Published online 2010 November 25. doi:  10.1371/journal.pone.0015512
PMCID: PMC2991361

Thyroid Stimulating Hormone Receptor (TSHR) Intron 1 Variants Are Major Risk Factors for Graves' Disease in Three European Caucasian Cohorts

Amanda Ewart Toland, Editor



The thyroid stimulating hormone receptor (TSHR) gene is an established susceptibility locus for Graves' disease (GD), with recent studies refining association to two single nucleotide polymorphisms (SNPs), rs179247 and rs12101255, within TSHR intron 1.

Methodology and Principal Findings

We aimed to validate association of rs179247 and rs12101255 in Polish and UK Caucasian GD case-control subjects, determine the mode of inheritance and to see if association correlates with specific GD clinical manifestations. We investigated three case-control populations; 558 GD patients and 520 controls from Warsaw, Poland, 196 GD patients and 198 controls from Gliwice, Poland and 2504 GD patients from the UK National collection and 2784 controls from the 1958 British Birth cohort. Both rs179247 (P = 1.2×10−2–6.2×10−15, OR = 1.38–1.45) and rs12101255 (P = 1.0×10−4–3.68×10−21, OR = 1.47–1.87) exhibited strong association with GD in all three cohorts. Logistic regression suggested association of rs179247 is secondary to rs12101255 in all cohorts. Inheritance modeling suggested a co-dominant mode of inheritance in all cohorts. Genotype-phenotype correlations provided no clear evidence of association with any specific clinical characteristics.


We have validated association of TSHR intron 1 SNPs with GD in three independent European cohorts and have demonstrated that the aetiological variant within the TSHR is likely to be in strong linkage disequilibrium with rs12101255. Fine mapping is now required to determine the exact location of the aetiological DNA variants within the TSHR.

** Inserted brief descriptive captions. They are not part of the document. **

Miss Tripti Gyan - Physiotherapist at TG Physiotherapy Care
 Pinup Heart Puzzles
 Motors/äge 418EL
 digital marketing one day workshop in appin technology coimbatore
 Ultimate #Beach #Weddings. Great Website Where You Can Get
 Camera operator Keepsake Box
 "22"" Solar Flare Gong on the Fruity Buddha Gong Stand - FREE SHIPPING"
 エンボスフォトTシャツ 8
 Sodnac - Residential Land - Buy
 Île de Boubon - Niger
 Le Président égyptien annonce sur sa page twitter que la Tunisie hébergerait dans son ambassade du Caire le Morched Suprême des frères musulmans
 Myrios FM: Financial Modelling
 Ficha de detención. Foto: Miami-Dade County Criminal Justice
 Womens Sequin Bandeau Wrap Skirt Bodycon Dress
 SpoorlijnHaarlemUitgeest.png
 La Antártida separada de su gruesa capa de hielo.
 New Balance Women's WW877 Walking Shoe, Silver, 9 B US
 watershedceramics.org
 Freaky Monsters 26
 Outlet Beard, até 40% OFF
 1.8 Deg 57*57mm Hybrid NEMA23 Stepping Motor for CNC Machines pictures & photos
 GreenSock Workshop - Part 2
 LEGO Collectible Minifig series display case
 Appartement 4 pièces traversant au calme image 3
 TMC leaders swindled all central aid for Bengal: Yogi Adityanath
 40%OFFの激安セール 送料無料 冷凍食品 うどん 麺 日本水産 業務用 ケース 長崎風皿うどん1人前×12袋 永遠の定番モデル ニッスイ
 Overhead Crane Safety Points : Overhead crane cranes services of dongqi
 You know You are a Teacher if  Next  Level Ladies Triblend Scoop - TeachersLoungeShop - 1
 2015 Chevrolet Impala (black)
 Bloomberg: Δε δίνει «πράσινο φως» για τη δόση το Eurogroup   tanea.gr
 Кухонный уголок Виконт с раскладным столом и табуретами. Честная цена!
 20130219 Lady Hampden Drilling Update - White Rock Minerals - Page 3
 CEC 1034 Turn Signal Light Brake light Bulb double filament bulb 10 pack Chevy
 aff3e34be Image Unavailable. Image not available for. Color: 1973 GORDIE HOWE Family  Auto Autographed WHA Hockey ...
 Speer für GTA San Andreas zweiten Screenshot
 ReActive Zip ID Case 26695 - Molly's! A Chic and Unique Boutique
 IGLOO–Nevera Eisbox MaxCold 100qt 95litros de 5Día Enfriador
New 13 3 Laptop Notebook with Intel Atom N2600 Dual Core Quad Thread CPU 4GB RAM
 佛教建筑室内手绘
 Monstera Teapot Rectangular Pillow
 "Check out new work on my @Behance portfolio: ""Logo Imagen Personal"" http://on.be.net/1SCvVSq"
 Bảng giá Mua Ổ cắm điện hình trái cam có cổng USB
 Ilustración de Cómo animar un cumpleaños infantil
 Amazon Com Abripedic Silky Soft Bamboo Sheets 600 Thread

The thyroid stimulating hormone receptor (TSHR) is primarily expressed on the thyroid follicular cell surface membrane and via its ligand, TSH, is one of the key regulators of thyroid growth and hormone production. TSHR autoantibodies with either stimulatory (TSAb) or blocking (TBAb) activity are a key feature of autoimmune thyroid disease (AITD), with TSAb having a pre-dominant effect in Graves' disease (GD) leading to hyperthyroidism [1]. Genetic variation within the TSHR region may influence TSHR structure, expression and/or post-translational processing, which in turn could initiate or exacerbate the autoimmune response against the TSHR in GD.

Original TSHR genetic studies focused on several non-synonymous single nucleotide polymorphisms (nsSNPs) and despite a number of studies, no replicable GD associations emerged [2][8]. Genome wide linkage analysis subsequently suggested a GD locus in this chromosome region [9]. Later association screening by two independent studies identified strong association within TSHR intron 7 in Japanese and TSHR intron 1 in UK Caucasian cohorts, which provided the first convincing evidence for TSHR association with GD [10], [11]. The Wellcome Trust Case Control Consortium (WTCCC) identified association of a further TSHR nsSNP rs3783941 (Arg248Ser) with GD in a genome wide screen of 15,000 nsSNPs in 900 UK Caucasian GD cases and 1500 controls [12]. Recent detailed association mapping of 98 SNPs across 800Kb of the TSHR region, refined association to within 40Kb of TSHR intron 1 in 768 GD patients and 768 controls of UK Caucasian origin [13]. Strongest SNP associations were rs179247 (P = 8.9×10−8, OR = 1.53) and rs12101255 (P = 1.9×10−7, OR = 1.55), with logistic regression suggesting these SNPs or variants in strong linkage disequilibrium (LD) may drive the association signal in the region [13]. Furthermore, rs179247 and rs12101255 were associated with reduced expression of full length TSHR mRNA relative to two truncated splice variants in thyroid tissue [13]. The aim of the current study was to determine whether rs179247 and rs12101255 were also associated with GD in two Polish case-control collections. Our secondary aim was to further investigate association in an extended UK cohort, combined with detailed inheritance and logistic regression analysis to attempt to split association between these two SNPs. Finally, sub-phenotype analysis was performed to look for association with specific GD clinical characteristics.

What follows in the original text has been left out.